By late spring, events had begun to accelerate.
The Little Red Book
had just been published. Purges in the literary and artistic world began. We divided our summer break between a new
Shang shan xia xiang
and a few weeks of vacation before starting at the Conservatory again. On the first day of classes, the director informed us of instructions she had received from the Ministry of Culture. From now on, we would no longer play Western classical music. Only a few volumes of technical exercises would be tolerated—Czerny, Hanon—but nothing else.
Like my other schoolmates, I was neither surprised nor distressed. It was a logical decision. We were prepared for it. In the course of a year, the vast majority of the four hundred students and professors of the Beijing Conservatory had been completely turned around in their thinking. We were now convinced that we should put Bach, Mozart, and Beethoven behind us and only play authentically proletarian music. Mao could be proud: he had accomplished something that no one in history had dared to imagine.
Under such conditions, life at the Conservatory no longer resembled anything coherent. Without scores, music classes no longer had any reason to exist. Mao had invented a “Conservatory without music.” The only classes that were still held were those of general education, as well as denunciation and self-criticism sessions. We discussed the new heroes that the regime provided as examples, first and foremost Lei Feng, a young soldier who had died in 1962 after a life devoted to the revolutionary cause. We read his journals with fervor, and by so doing followed Mao’s slogan: “Learn from Comrade Lei Feng.” Every day we asked ourselves how we could best imitate his example by attempting, in turn, to come to the aid of our family and friends. We were told that Lei Feng had drawn his strength from a close reading of Mao’s writings. It was through his ceaseless study of them before taking any action that he had been able to attain such a level of perfection. I was captivated: Lei Feng dominated my life.

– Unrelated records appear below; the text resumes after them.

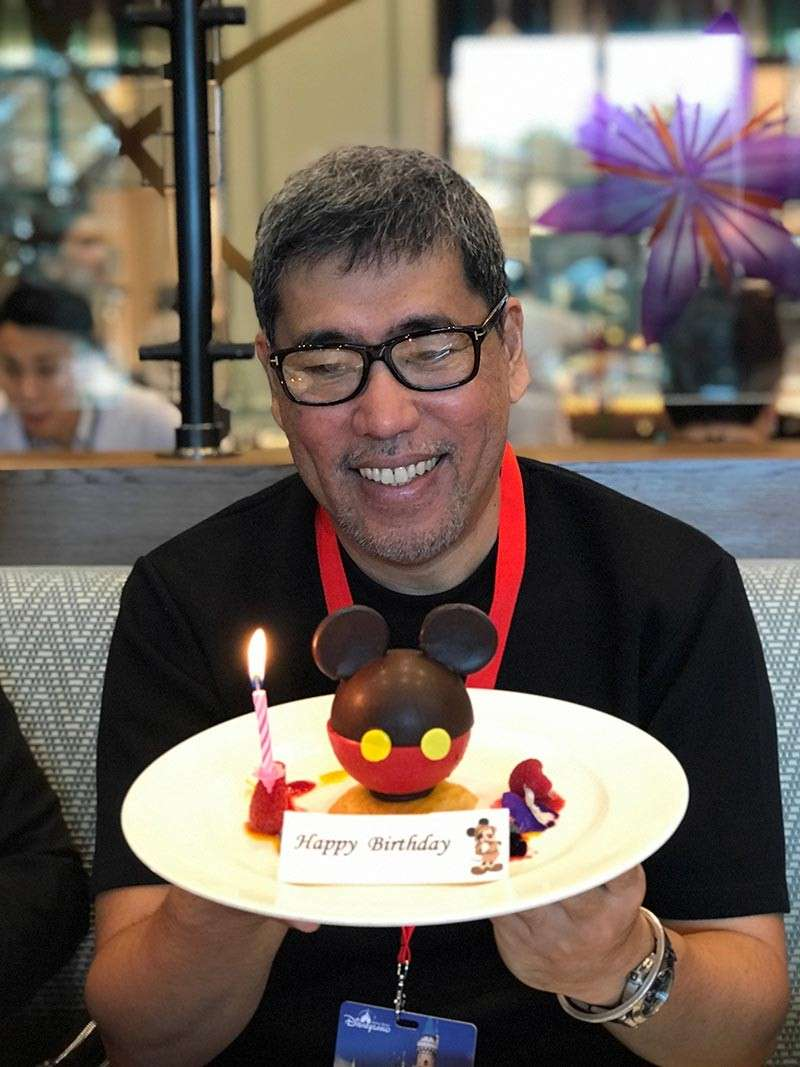 DAVAO: Blew a candle on a Mickey Mouse Cake at Disneyland in HK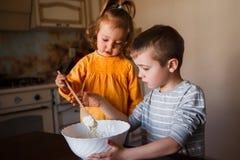 Förskolebarn som förbereder frukosten arkivbilder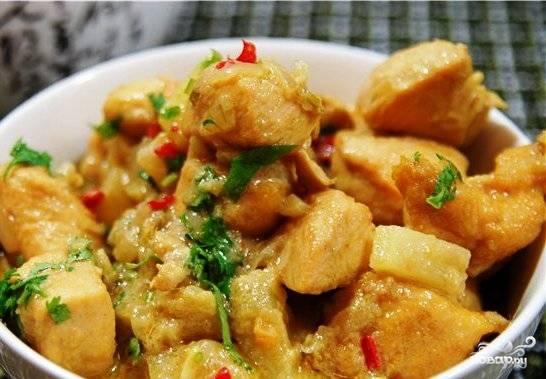 Готовое блюдо посыпаем рубленой свежей кинзой - и все, его можно подавать! Приятного аппетита :)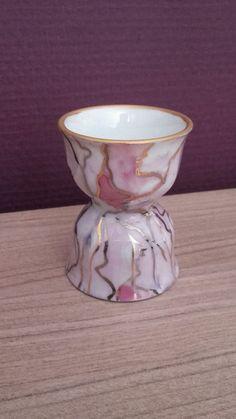 Coquetier en porcelaine nacré ?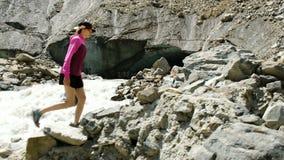 Турист девушки взбирается вверх камни в горах сток-видео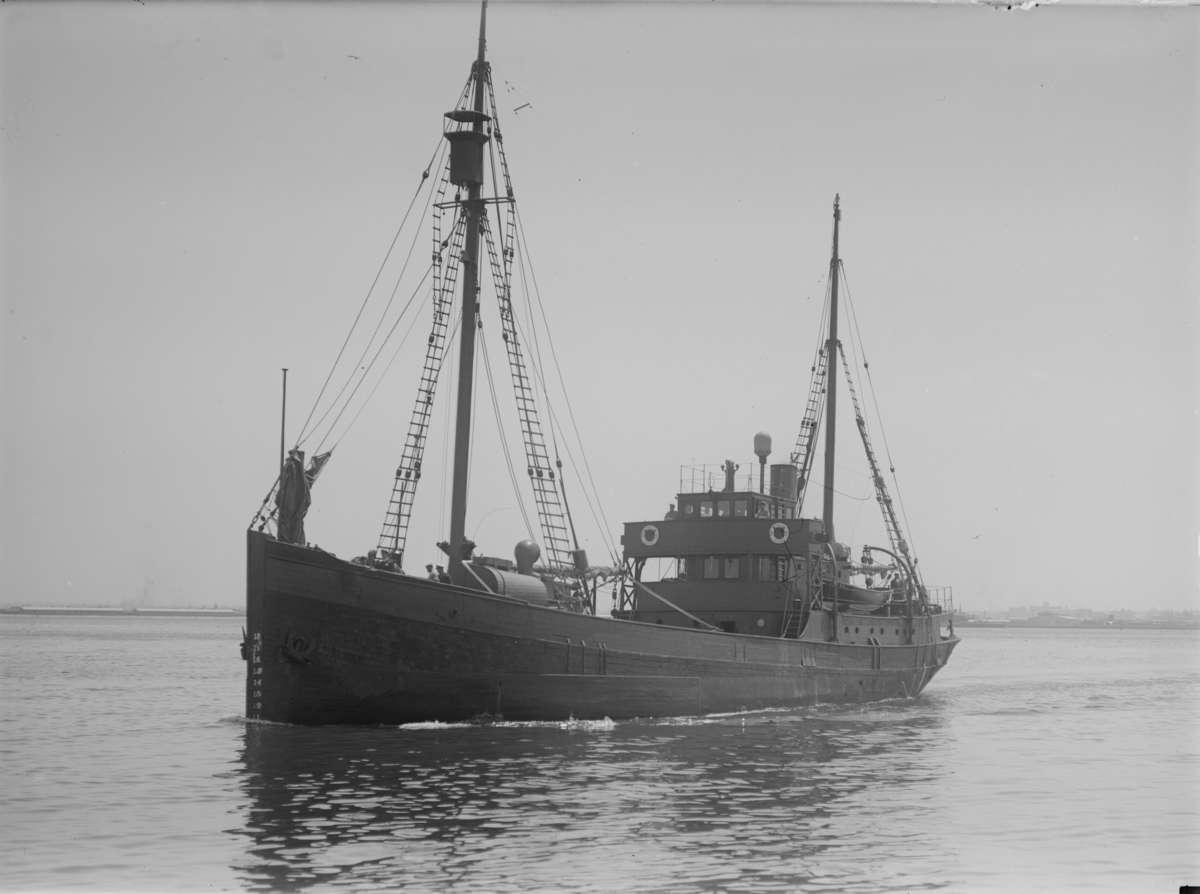 HMAS Wyatt Earp under way in Port Phillip Bay, 1947. Photographer Allan C Green, image State Library of Victoria H91.108/3017.
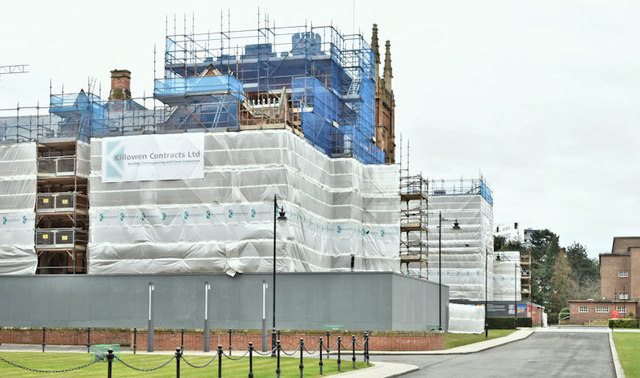 Repair work, Queen's University, Belfast (December 2017)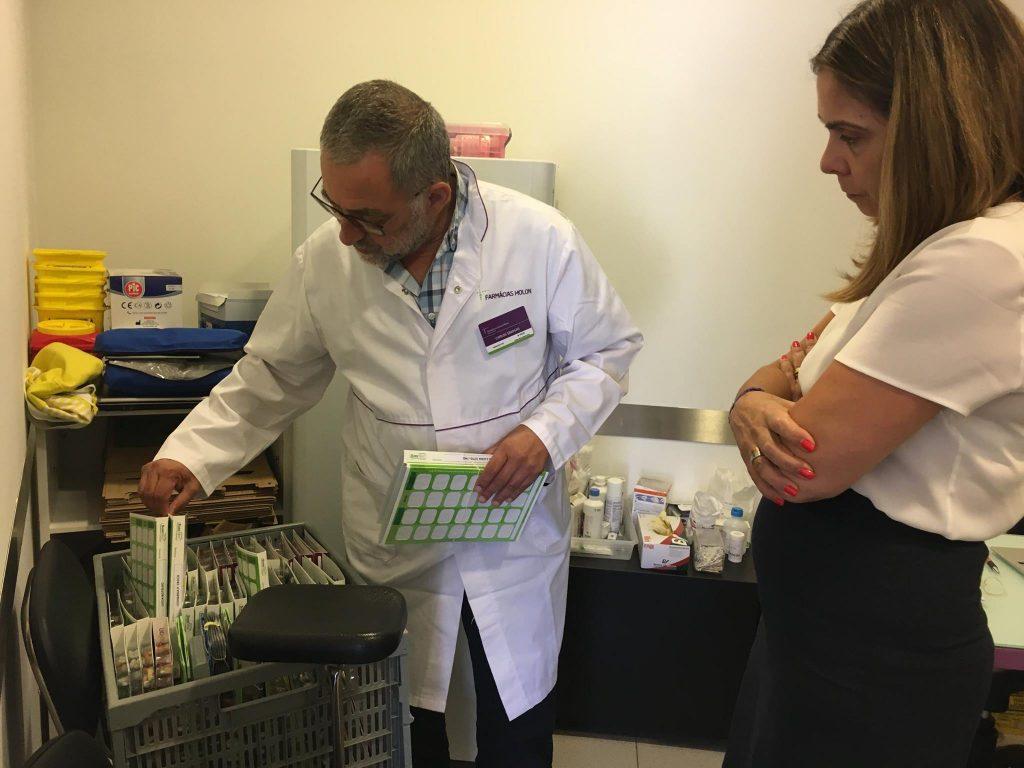 Bastonária visita Farmácia Central de Mora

New forms of interpersonal control were put in place. The regime sensed that the relative idleness of several hundred musicians, most of them from bourgeois backgrounds, was a dangerous thing. Each one of us was therefore obliged to be part of a two-person “red team,” where each person criticized the other in order to help him or her progress. The composition of these teams was carefully worked out to match good revolutionaries with those who were less so. To avoid any collusion, the teams changed frequently.
However, the situation created by the ban on Western music soon became untenable. In the autumn, the professors decided to collectively write a certain number of compositions. At least that way we would have something to play.
The works that emerged a few weeks later were inspired by scenes from the life of peasants, workers, and soldiers. The titles included
The Little Shepherd, Return from Shooting Practice
, and
The Wheat Dance
. The most cheerful of them all was
Return from Shooting Practice
.
The scores were dreadfully difficult: using a pentatonic scale, they forced us to rework whole areas of our technique. For months, the “Conservatory without music” resounded with this handful of works that hundreds of students played at the same time.
Concurrently, the administration decided to teach us to dance and to train us in the performing arts. This was so we could participate in the staging of the
Yangbanxi
, the “model works” that Madame Mao—whose political role continued to expand—had decided to commission to compensate for the enormous gap left by the ban on the great Western works. The
Yangbanxi
dominated the programs of every concert given in China, no matter what the venue, whether it was a theater, soldier’s camp, factory, or countryside; and the students from the Conservatory had a duty to promote them. For me, it was a form of torture: physically awkward, I was nevertheless obliged to, by turns, dance, sing, recite, and play the piano. Once again I was severely criticized: if I was incapable of dancing, it was because I didn’t have a real feel for the proletariat.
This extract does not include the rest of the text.